• _WORK ITEM_
Retype the rows from the one containing "Ανδρικά μαύρα sneakers" up to and including the one containing "Silicone Smoking Pipe". Give only their text, without the pictures.
[[ SUPPLIED MATERIAL, beginning ]]
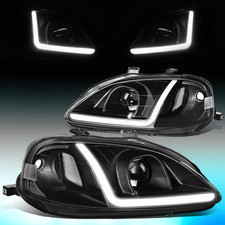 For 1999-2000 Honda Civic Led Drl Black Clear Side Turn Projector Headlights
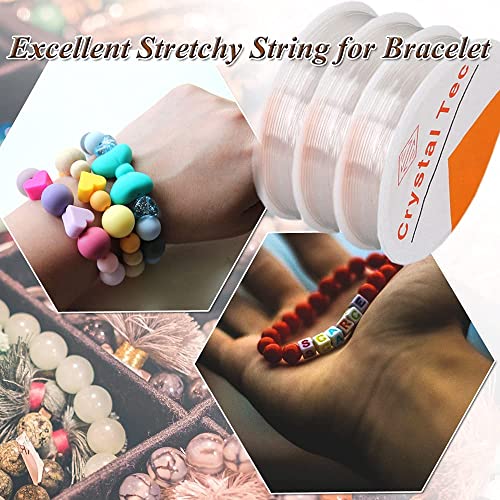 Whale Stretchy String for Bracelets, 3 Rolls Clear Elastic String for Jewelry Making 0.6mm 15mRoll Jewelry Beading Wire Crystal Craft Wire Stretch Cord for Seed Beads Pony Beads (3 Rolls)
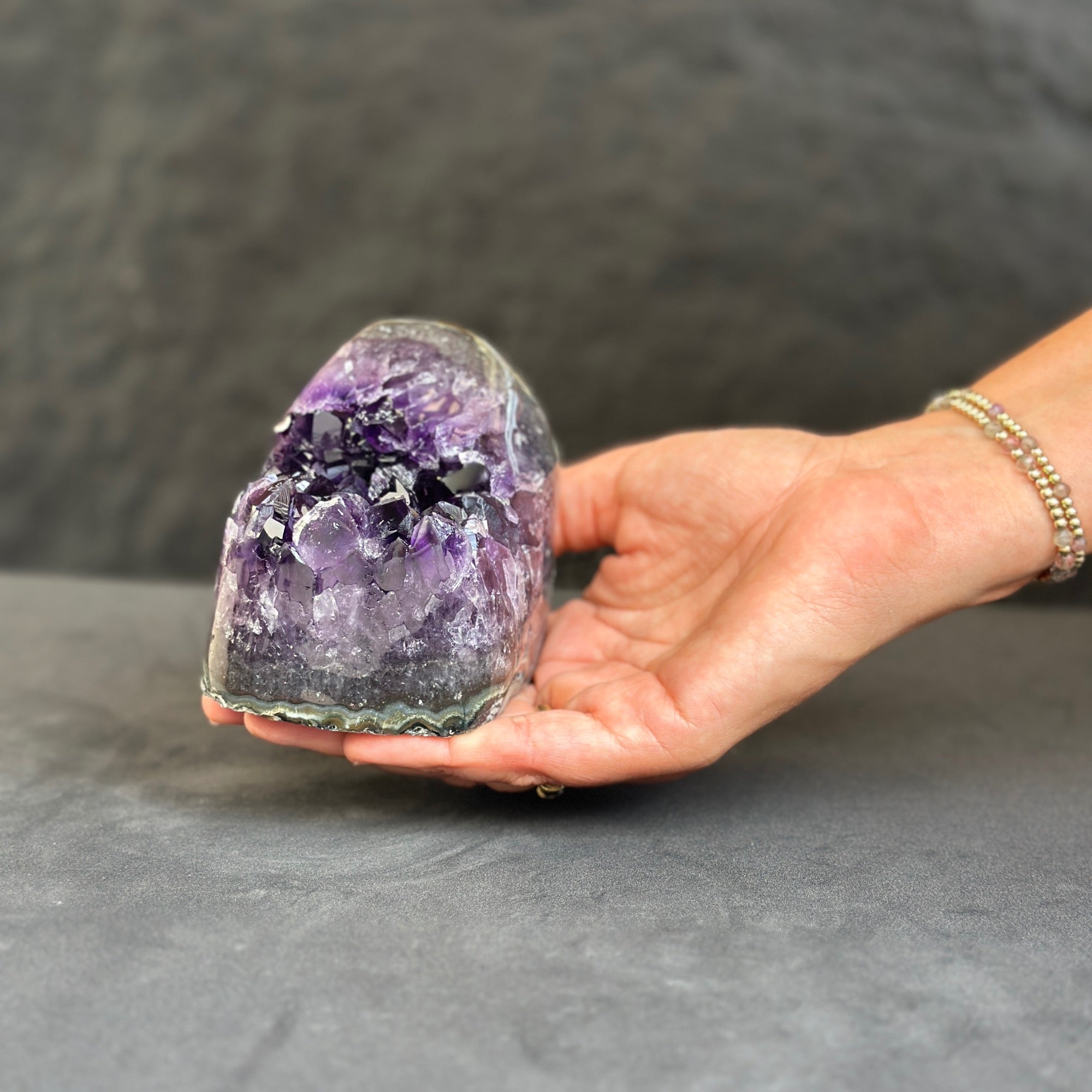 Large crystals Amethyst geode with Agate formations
[[ SUPPLIED MATERIAL, end ]]
[[ SUPPLIED MATERIAL, beginning ]]
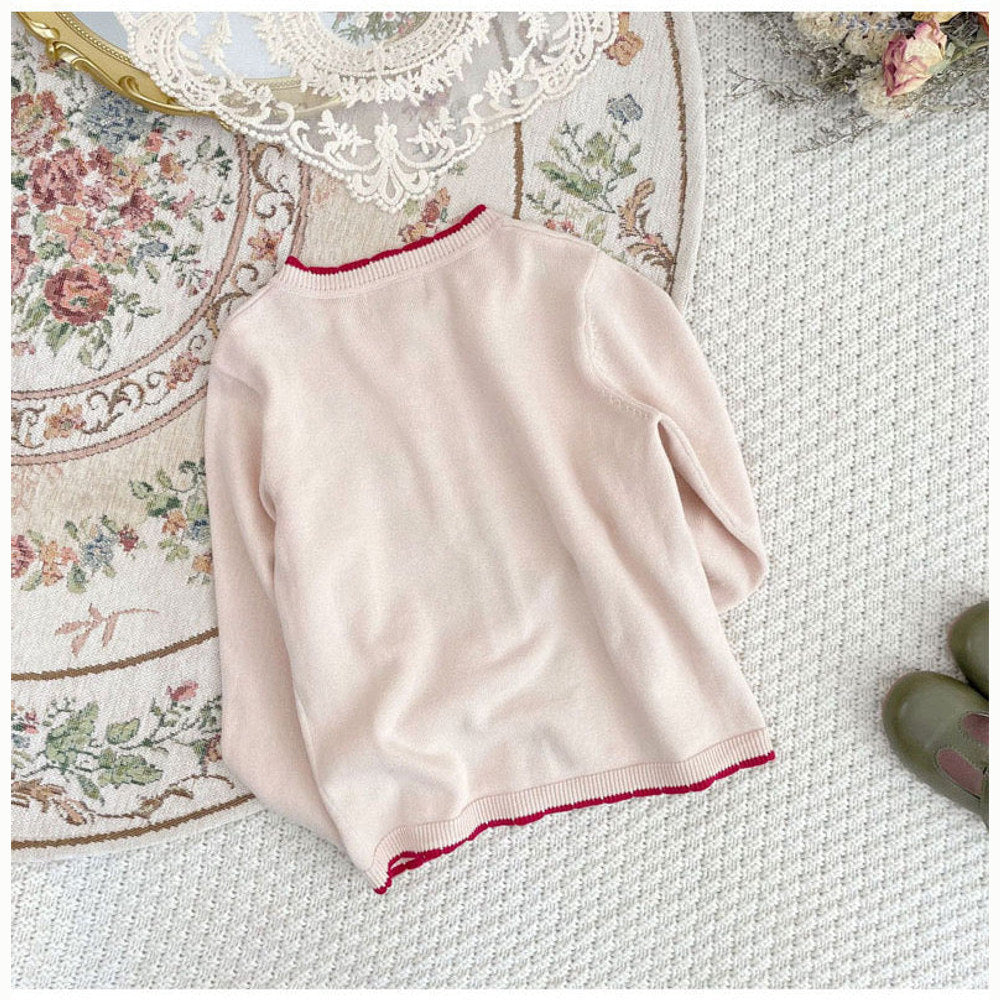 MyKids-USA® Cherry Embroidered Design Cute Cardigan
[[ SUPPLIED MATERIAL, end ]]
[[ SUPPLIED MATERIAL, beginning ]]
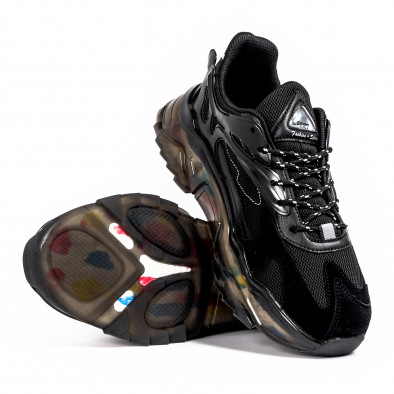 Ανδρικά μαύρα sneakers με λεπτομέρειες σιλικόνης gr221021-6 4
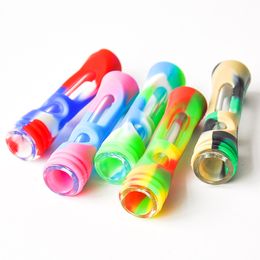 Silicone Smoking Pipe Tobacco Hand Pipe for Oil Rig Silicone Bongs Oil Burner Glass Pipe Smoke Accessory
[[ SUPPLIED MATERIAL, end ]]
• _SOLUTION FOR THIS TASK_
 Ανδρικά μαύρα sneakers με λεπτομέρειες σιλικόνης gr221021-6 4
 Silicone Smoking Pipe Tobacco Hand Pipe for Oil Rig Silicone Bongs Oil Burner Glass Pipe Smoke Accessory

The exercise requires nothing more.